PASSO DEL TESTO:

####################

La Salute tira. Il marketing ci sguazza. Una pillola per ogni problema, purché abbia un ampio mercato, tanti potenziali acquirenti, sotto la garanzia di un remunerativo brevetto.
Le onnivore leggi di mercato si sono inghiottite anche la salute e Homo consumens le ossequia senza battere ciglio.
Così la salute è diventata un gran bel business, con numeri di fatturato che hanno la potenza di confondere la mente come le distanze intergalattiche.

####################

ESTRATTO DEI DATI:
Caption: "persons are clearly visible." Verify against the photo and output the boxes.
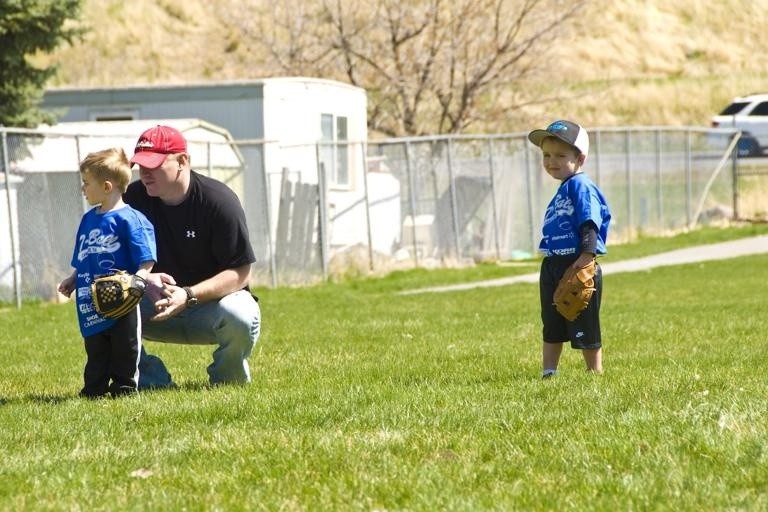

####################

DOMANDE DI STUDIO:
1) Riscrivi in forma più breve il paragrafo del brano sulla salute e il mercato che comincia con "La Salute tira", mantenendone i fatti principali.
2) Trascrivi fedelmente il passo del brano sulla salute e il mercato da "La Salute tira." fino a "un remunerativo brevetto." incluso.
3) Prosegui il brano sulla salute e il mercato dopo la sua ultima frase.

RISPOSTE AI COMPITI:
1) La salute vende e il marketing ne approfitta: c'è una pillola per ogni problema, purché abbia molti potenziali acquirenti e sia protetta da un brevetto redditizio.

2)
La Salute tira. Il marketing ci sguazza. Una pillola per ogni problema, purché abbia un ampio mercato, tanti potenziali acquirenti, sotto la garanzia di un remunerativo brevetto.

3)
Non ci possiamo più permettere di non essere in forma – ed entriamo nel grande fraintendimento che baratta salute per una sua brutta copia. Il bombardamento informativo non perde occasione per ricordarci che il nemico è in agguato: dobbiamo restare guardinghi e tenerci sotto controllo per verificare, ad ogni istante, che i parametri siano tutti nella norma. Il range della pressione arteriosa, ritenuto adeguato, si riduce ad ogni aggiornamento delle Linee Guida. Le campagne di screening vanno per la maggiore: come polli in batteria aspettiamo il nostro turno davanti alla TAC e inghiottiamo felici statine a quintali, convinti di garanzie di esenzione da malattie cardiocircolatorie, mentre siamo solo bersagli inconsapevoli della roulette russa della probabilità. Si parla tanto di terapie personalizzate, ma pare il trionfo dell’uomo medio, taglia unica, quello dei protocolli da applicare uguali per tutti – e sia proprio uomo nel senso di maschio, perché la medicina di genere ha ancora tanta strada da fare…
L’uomo odierno in sbriciolamento, che non si sa più definire, sarebbe disposto a tutto pur di lenire l’angoscia di precarietà che lo attanaglia. E diventa facile preda del Grande Meccano che gli promette la sostituzione dei pezzi che si sono guastati, soluzioni veloci ad ogni malessere, meglio se a portata di App.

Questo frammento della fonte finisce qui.